----- Passage to read

Opened 17 years ago
Closed 17 years ago
#10352 closed (invalid)
Query.as_sql() breaks annotations
| Reported by: | Glenn Maynard | Owned by: | nobody |
|---|---|---|---|
| Component: | Database layer (models, ORM) | Version: | 1.0 |
| Severity: | Keywords: | ||
| Cc: | Triage Stage: | Accepted | |
| Has patch: | no | Needs documentation: | no |
| Needs tests: | no | Patch needs improvement: | no |
| Easy pickings: | no | UI/UX: | no |
Description
Calling as_sql() on a query with annotations breaks the query later. This is particularly annoying because it's a delayed effect. Repro attached.
ProgrammingError: missing FROM-clause entry for table "U0"
LINE 1: ...em"."creator_id", "queries_item"."note_id", COUNT("U0"."id")...
Attachments (1)
Change History (8)
by , 17 years ago
| Attachment: | 10352-test.diff added |
|---|
comment:1 by , 17 years ago
| Triage Stage: | Unreviewed → Accepted |
|---|
comment:3 by , 17 years ago
Oh, right.. I understand the difference now. The patch is using QuerySet.as_sql(), not Query.as_sql().
Question for the original reporter: is this report part of some larger problem? What are you actually doing that triggers this? I'm guessing a nested query of some kind, which is probably fine, but I'd like some confirmation.
Normally, you shouldn't ever be calling
QuerySet.as_sql(). In fact, I'm fairly likely to change the name prior to Django 1.1 to indicate it's a true internal method (currently the name makes some other code a bit simpler, but the cost in inadvertent usability mistakes is probably too high, on reflection).
comment:4 by , 17 years ago
So far, just for examining specific queries when debugging. It only started showing problems after a trunk update. Is there a method to get the resulting SQL query (as far as is known so far, anyway) without unwanted side-effects on the object itself?
comment:5 by , 17 years ago
@Glenn: I think what you're looking for is QuerySet.query.as_sql().
As Malcolm has noted, as_sql() on a QuerySet is an internal method that is used to manipulate a QuerySet so it can be used for subquery evaluation - it actually changes the queryset into a ValuesQuerySet. It is not intended to be public API. If calling QuerySet.as_sql() appeared to be working previously, it was almost certainly an accidental result stemming from the bugs that were recently closed.
In the test case you provided, lines 1049-50 should read:
>>> test = Item.objects.annotate(cnt=Count("id"))

----------
----- Record excerpts

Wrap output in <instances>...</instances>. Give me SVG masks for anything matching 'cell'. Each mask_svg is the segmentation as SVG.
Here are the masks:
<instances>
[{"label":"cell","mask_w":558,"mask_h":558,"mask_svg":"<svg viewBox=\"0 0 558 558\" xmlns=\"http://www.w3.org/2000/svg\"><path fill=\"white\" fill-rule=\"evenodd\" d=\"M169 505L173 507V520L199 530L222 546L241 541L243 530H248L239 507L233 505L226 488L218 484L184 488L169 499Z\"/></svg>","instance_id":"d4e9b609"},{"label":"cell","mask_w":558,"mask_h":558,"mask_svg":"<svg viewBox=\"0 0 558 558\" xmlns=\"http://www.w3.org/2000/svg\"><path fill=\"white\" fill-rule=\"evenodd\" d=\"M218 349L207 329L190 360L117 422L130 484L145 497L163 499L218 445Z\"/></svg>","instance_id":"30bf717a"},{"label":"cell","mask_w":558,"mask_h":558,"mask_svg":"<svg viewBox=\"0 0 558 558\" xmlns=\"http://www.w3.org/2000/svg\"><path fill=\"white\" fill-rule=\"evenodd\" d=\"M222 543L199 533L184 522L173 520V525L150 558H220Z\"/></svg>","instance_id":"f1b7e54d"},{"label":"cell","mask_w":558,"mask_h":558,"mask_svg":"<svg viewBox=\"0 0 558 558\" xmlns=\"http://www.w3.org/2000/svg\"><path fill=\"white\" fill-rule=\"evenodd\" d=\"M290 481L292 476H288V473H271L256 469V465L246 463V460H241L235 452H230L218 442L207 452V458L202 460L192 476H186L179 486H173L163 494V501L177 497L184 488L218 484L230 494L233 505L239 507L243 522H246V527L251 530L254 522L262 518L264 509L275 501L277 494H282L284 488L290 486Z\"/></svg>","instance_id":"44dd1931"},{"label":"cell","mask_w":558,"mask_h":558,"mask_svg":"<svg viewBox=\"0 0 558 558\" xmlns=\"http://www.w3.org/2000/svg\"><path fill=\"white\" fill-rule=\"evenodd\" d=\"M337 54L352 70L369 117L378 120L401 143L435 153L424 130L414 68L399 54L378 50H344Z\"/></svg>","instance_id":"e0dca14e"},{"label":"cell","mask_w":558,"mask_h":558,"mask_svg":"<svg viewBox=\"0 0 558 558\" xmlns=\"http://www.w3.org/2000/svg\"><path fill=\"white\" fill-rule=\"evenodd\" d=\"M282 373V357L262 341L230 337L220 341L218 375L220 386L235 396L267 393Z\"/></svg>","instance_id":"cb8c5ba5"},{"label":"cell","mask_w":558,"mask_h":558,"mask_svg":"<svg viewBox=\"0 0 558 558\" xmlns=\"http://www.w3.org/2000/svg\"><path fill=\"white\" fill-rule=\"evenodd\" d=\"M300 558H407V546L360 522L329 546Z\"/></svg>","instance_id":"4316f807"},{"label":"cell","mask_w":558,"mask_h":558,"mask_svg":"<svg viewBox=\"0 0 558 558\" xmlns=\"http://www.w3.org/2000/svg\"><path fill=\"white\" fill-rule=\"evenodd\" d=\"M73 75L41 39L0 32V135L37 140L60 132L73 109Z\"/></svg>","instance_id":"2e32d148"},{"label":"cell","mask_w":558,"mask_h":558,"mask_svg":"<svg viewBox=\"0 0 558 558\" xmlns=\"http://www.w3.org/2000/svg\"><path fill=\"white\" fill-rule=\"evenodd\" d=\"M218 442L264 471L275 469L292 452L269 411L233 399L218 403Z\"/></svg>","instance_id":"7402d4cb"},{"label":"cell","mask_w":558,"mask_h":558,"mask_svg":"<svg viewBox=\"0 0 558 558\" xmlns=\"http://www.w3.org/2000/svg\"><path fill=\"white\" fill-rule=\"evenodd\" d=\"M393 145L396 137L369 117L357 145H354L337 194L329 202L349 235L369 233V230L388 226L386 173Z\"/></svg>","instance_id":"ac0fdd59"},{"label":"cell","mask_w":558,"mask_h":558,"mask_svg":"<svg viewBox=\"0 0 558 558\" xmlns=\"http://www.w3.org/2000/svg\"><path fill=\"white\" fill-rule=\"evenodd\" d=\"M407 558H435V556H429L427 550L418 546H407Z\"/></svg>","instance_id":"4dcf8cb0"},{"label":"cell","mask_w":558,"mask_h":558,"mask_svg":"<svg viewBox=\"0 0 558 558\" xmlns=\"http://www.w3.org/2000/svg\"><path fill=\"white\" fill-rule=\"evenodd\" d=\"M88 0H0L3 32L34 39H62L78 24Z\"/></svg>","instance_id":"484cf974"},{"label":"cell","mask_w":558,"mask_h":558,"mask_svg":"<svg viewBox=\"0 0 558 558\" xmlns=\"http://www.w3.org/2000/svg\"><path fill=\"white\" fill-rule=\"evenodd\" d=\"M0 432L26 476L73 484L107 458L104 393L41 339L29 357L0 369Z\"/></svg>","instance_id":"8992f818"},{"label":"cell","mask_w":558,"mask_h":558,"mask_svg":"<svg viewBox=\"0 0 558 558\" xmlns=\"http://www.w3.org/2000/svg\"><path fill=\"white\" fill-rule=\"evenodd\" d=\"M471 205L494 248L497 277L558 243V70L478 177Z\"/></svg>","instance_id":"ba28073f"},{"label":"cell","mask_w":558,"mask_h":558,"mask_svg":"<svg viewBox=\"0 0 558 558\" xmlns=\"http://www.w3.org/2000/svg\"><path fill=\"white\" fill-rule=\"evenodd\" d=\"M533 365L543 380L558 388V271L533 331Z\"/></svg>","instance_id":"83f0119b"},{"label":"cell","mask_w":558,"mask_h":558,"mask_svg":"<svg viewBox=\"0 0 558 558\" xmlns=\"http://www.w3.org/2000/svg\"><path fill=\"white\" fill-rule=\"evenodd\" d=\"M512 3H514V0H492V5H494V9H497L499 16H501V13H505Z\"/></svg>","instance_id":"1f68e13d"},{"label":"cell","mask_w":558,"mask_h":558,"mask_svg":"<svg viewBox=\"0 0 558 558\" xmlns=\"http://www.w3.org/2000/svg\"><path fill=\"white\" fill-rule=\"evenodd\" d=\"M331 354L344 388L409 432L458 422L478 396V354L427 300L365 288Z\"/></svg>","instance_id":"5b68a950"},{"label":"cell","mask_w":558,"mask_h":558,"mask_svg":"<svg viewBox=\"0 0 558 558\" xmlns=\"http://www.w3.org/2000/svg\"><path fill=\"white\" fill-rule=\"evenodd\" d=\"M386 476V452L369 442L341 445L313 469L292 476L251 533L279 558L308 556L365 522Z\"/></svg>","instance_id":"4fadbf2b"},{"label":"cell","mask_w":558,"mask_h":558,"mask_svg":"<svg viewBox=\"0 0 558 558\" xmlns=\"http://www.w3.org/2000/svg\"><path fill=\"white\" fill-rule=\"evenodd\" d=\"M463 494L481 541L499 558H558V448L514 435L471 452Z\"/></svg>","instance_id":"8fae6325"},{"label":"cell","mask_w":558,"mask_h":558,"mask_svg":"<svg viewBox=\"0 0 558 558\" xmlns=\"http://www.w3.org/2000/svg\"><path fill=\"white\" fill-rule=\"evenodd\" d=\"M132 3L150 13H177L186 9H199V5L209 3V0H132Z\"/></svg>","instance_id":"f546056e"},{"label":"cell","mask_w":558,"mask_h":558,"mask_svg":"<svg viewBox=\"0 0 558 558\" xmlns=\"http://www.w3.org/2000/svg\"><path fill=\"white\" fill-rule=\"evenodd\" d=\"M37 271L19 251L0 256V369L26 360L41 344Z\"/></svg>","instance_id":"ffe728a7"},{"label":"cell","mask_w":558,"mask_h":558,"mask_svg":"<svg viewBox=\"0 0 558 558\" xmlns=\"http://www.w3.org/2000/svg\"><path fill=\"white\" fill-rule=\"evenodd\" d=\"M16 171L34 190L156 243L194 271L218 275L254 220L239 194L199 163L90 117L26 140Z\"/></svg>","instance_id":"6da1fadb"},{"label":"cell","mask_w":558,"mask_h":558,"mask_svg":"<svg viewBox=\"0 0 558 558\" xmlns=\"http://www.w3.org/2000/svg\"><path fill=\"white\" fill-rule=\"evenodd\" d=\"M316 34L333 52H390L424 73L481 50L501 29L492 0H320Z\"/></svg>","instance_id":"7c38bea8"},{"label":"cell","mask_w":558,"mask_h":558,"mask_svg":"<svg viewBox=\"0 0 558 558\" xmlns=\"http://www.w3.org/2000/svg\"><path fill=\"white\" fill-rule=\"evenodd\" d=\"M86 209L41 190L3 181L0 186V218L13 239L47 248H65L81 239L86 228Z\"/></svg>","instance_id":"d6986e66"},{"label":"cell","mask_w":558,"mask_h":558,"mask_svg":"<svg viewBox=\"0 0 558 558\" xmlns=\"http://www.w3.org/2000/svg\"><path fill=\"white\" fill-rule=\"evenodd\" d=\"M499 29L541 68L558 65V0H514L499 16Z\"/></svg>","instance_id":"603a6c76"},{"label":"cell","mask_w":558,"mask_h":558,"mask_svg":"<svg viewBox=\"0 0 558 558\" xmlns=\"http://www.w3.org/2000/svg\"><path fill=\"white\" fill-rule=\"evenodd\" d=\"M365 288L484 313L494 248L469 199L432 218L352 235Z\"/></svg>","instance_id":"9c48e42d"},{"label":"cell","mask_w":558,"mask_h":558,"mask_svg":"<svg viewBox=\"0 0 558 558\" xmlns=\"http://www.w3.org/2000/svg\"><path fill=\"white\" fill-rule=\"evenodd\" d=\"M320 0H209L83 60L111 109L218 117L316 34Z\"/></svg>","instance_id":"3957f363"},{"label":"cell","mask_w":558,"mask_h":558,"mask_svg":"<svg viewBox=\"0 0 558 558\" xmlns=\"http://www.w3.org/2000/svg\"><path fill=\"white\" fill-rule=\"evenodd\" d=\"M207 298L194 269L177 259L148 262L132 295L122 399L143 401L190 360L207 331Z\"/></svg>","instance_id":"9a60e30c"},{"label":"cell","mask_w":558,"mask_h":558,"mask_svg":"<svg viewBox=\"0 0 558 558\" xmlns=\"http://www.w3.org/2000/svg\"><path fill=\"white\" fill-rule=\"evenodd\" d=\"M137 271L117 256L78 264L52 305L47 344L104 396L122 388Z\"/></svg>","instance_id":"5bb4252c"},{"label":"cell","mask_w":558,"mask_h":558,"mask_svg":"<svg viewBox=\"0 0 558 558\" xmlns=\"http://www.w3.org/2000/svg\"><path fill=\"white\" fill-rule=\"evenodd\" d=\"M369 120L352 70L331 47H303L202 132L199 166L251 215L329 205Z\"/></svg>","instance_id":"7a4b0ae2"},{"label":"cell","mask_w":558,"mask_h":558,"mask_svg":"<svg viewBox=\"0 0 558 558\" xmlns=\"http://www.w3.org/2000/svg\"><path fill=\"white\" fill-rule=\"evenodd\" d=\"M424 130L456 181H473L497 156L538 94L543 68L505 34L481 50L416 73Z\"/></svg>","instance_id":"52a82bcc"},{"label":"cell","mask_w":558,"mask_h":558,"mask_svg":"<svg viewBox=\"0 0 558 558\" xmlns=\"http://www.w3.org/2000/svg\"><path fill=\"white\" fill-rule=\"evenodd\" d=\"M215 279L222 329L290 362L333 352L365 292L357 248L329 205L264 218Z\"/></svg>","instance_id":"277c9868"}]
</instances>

----------

▶ [Exercise requirements]
In the bug ticket, which method is suggested to the reporter for getting a query's SQL without altering the object? The items play no part in the work that follows and may be set aside.

▶ [Answer to this task]
QuerySet.query.as_sql()